Ursprünglich begann bei den Germanen das Jahr nach der Wintersonnenwende. Der englische Geschichtsschreiber Beda berichtet noch um 700, dass die Angelsachsen ihr Jahr „am 25. im Julmond“ begannen. Erst Papst Innozenz XII. setzte 1691 den Jahresbeginn auf den 1.1. fest. In manchen Ländern wird heute noch Weihnachten erst an unserem 6.1. gefeiert, wie auch Christi Geburt bis ins 4. Jahrhundert oft an diesem Tag begangen wurde.
In verschiedenen Gegenden sind noch die alten Flurumritte in kirchlichem Gewand z.B.als Stefaniritte oder Neujahrsritte erhalten. Auch das Turmblasen ist als Fortsetzung der alten Bräuche zur Erweckung der schlafenden Natur zu verstehen. Früher war das „Neujahrsansingen“ noch verbreitet . ein alter Heischebrauch, bei dem mit einem Lied oder Spruch ein gutes Neues Jahr gewünscht wird und die Sänger dafür eine Gabe erhalten.
Gar fröhlich zu singen, so heben wir an,
das Alt ist vergangen, was Neues hebt an.
Was wollen wir uns wünschen fürs neue Jahr?
Viel Kampf, Heil und Segen und Arbeit fürwahr.
Heutzutage wird überall – von der Verkäuferin im Supermarkt bis zu den persönlichen Bekannten – vielfach „ein guter Rutsch“ gewünscht. In meiner Jugend war das noch völlig unbekannt. Aber mit „Rutschen“ hat diese Redensart nichts zu tun; sie kommt au dem Hebräischen. Rosch Haschana heißt wörtlich übersetzt „Kopf des Jahres“ und bedeutet den Jahresanfang. Wir „rutschen“ nicht – wir gehen aufrecht ins Neue Jahr!
In dieser Zeit blieb man gern zu Hause. Man erzählte sich die alten Geschichten aus dem Weistum der Ahnen, die schönen Märchen wurden lebendig (siehe Ausführungen in der DS Dezember 2012). Eine besondere Rolle spielt Frau Holle oder Frau Berta/Berchta (= die Glänzende, Strahlende).Das Märchen, in dem die Goldmarie, Sinnbild des Hausfleißes, bei Frau Holle die Betten schüttelt, damit es auf Erden schneit und der Schnee die junge Saat vor dem Erfrieren schützt, kennen wohl noch alle. Auch noch in christlich geprägten Erzählungen ist Frau Holle die Lichtgestalt, die dann nicht nur die ungeborenen, sondern auch die noch ungetauft verstorbenen Kinder hütet, die es bei ihr gut haben, was den trauernden Müttern zum Trost wird. Ihr Name ist auch verbunden mit dem Perchtenlaufen in den Alpenländern.

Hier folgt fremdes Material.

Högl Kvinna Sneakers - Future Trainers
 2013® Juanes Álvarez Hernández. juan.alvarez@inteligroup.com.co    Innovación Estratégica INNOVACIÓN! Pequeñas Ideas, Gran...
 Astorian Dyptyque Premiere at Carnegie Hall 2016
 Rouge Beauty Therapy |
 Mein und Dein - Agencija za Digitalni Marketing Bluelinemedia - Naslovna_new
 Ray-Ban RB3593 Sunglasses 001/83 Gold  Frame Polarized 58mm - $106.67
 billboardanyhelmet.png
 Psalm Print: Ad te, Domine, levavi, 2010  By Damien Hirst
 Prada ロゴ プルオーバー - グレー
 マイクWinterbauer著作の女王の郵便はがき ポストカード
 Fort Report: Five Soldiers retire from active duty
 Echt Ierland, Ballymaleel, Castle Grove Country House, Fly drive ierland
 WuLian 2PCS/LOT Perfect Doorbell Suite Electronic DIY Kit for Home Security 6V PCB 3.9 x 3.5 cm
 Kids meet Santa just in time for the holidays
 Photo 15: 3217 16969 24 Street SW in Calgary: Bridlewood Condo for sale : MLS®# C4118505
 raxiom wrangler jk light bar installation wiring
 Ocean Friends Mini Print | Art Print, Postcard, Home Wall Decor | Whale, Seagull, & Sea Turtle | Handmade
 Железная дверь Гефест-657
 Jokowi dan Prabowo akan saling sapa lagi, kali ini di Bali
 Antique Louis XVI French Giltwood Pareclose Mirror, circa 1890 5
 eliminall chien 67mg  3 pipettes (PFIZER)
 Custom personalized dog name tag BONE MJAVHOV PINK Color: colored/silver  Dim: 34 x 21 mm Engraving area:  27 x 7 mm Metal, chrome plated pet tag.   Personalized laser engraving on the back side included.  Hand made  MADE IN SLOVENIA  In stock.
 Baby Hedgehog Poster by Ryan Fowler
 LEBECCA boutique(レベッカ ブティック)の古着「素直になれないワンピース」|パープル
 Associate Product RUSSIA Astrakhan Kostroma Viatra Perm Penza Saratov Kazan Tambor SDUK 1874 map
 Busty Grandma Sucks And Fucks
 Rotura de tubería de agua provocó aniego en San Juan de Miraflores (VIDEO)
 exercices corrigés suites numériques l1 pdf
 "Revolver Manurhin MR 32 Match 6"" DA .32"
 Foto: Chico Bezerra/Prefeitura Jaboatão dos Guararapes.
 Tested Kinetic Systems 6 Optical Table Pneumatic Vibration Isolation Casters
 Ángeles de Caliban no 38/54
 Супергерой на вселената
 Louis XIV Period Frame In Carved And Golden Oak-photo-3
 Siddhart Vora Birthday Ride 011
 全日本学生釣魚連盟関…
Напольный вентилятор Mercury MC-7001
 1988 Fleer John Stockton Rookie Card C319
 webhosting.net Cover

Es gibt die „schiachen“ (hässlichen) Perchten mit ihren zottigen Gewändern und die schönen, weißgekleideten, oft mit einer Sonnendarstellung oder Spiegeln auf dem Kopfputz. Sie tragen große Glocken mit sich (in manchen Gegenden heißen sie dann auch „Glöckler“) oder Ketten, mit denen sie rasseln.
Damit ist der Übergang geschaffen zum Brauchtum der Faschingszeit, dem das Erwecken der Natur zugrunde liegt.